研究内容

 

 有機合成化学は、石油、石炭、その他の炭素資源から新たな炭素化合物(有機化合物)を作り出すことを目的とした学問であり、人類の物質的幸福に大いに貢献してきました。合成繊維、合成樹脂、医農薬品、食品添加物など、人工有機化合物は我々の身の回りに数多く存在し、我々の生活に幅広く役立っています。有機合成に必要不可欠なものが、分子変換を担う「反応」であり、当研究室では、有機合成に役立つ新しい反応の開発を目標として研究を行っています。従来の有機合成では、欲しいものを如何にたくさん作るかが中心的な課題でした。これに加えて現在では、如何に無駄なく、環境に優しく作るかも重要な課題となっています。当研究室でも、新しい反応や反応剤の開発により、この課題に取り組んでいます。特に、有機ケイ素化合物や有機アルミニウム化合物を利用した炭素ー炭素結合形成反応、有機スズ化合物やインジウム塩を利用したラジカル反応、インジウム塩や白金塩の触媒能を利用した連続的結合形成反応などの研究を行っています。また、反応開発以外にも有機分子の電子的特性を生かした新しい機能性色素材料の開発にも携わっています。

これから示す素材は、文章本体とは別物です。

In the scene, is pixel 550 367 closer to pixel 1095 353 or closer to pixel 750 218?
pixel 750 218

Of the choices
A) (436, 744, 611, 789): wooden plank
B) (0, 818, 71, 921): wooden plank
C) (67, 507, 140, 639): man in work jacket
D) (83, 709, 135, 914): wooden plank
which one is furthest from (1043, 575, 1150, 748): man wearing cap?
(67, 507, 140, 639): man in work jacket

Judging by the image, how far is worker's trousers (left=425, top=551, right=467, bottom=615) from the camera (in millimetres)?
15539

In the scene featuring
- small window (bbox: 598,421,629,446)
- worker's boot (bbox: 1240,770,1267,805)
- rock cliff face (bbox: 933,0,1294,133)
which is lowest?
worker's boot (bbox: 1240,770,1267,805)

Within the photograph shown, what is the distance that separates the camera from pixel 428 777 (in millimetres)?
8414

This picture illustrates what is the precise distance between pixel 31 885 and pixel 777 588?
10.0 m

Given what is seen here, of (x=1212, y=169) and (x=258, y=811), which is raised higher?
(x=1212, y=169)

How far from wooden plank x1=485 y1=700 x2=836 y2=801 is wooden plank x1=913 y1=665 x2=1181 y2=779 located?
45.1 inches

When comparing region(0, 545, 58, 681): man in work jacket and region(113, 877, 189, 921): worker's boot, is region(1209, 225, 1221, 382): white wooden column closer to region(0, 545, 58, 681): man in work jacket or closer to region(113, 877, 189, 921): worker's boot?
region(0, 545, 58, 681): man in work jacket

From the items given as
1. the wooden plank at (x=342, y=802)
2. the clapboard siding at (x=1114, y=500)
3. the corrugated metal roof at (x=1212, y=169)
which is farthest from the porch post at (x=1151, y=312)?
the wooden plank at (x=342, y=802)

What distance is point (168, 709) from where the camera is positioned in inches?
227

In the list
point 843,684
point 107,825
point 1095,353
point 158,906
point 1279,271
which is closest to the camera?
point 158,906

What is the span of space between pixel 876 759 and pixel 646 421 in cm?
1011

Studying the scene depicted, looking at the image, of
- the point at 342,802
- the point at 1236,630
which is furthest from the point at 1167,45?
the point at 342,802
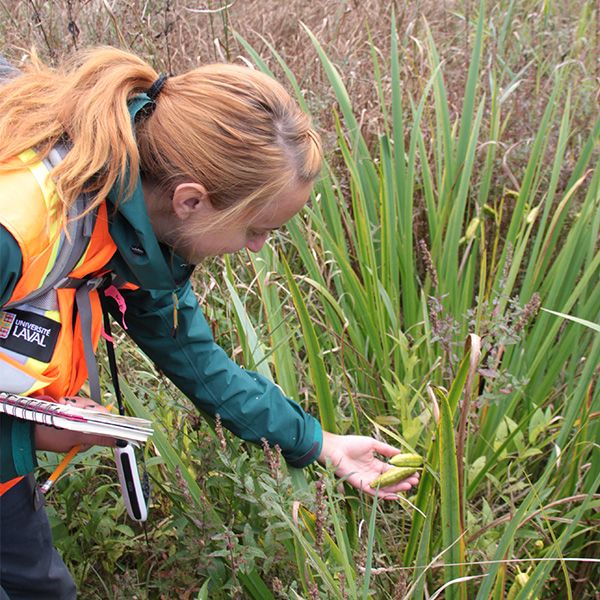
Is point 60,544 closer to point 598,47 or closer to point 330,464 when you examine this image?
point 330,464

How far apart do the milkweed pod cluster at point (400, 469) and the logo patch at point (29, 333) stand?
2.07ft

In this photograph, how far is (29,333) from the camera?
1.21 metres

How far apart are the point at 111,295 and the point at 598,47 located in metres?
2.64

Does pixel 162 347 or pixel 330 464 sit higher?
pixel 162 347

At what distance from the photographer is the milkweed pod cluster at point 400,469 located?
145cm

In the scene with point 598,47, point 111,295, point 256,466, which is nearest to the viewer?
point 111,295

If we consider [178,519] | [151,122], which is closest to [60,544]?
[178,519]

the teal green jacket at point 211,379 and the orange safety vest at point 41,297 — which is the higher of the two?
the orange safety vest at point 41,297

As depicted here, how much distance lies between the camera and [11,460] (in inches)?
51.2

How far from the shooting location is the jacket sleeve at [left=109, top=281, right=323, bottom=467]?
156cm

1.有機ケイ素およびアルミニウム反応剤を利用した有機合成法の開発(三浦・木下)

 ケイ素は地球上に豊富に存在し、炭素、水素、酸素やハロゲンなどのヘテロ元素と比較的安定な結合を形成します。ケイ素は通常4本の結合手を持ちますが、このうち有機基(炭素基)との結合が最低1本でもあれば、その化合物は有機ケイ素化合物と呼ばれます。 有機ケイ素化合物は自然界には存在しませんが、化学の発展により様々な化合物が合成されています。安定で低毒性のものが多く、特にシリコーンと呼ばれる有機ケイ素高分子は、機能性材料として我々の生活に大いに役立っています。有機合成においても極めて重要な化合物で、基質を官能基化する反応剤として、また、保護基や配向基となる有機ケイ素(シリル)基を導入する試薬として頻繁に利用されています。有機ケイ素反応剤の特長として、安定で保存が容易、入手しやすい、低毒性などを挙げることができますが、最も重要なのは反応を精密に制御できる点です。すなわち、ケイ素との結合が穏和な反応性を持つこと、および、シリル基が特異な置換基効果を発揮することに基づいて、反応促進剤や反応条件を工夫することで高効率・高選択的な反応を行うことができます。しかし、有機ケイ素反応剤の反応性の低さが問題になることもよくあります。当研究室では、活性化されやすい有機ケイ素反応剤を開発することにより、この問題に取組んでいます。また、シリル基の置換基効果を利用することで有機アルミニウム反応剤の反応を制御し、多置換ベンゼンやナフタレンの高位置選択的合成を目指しています。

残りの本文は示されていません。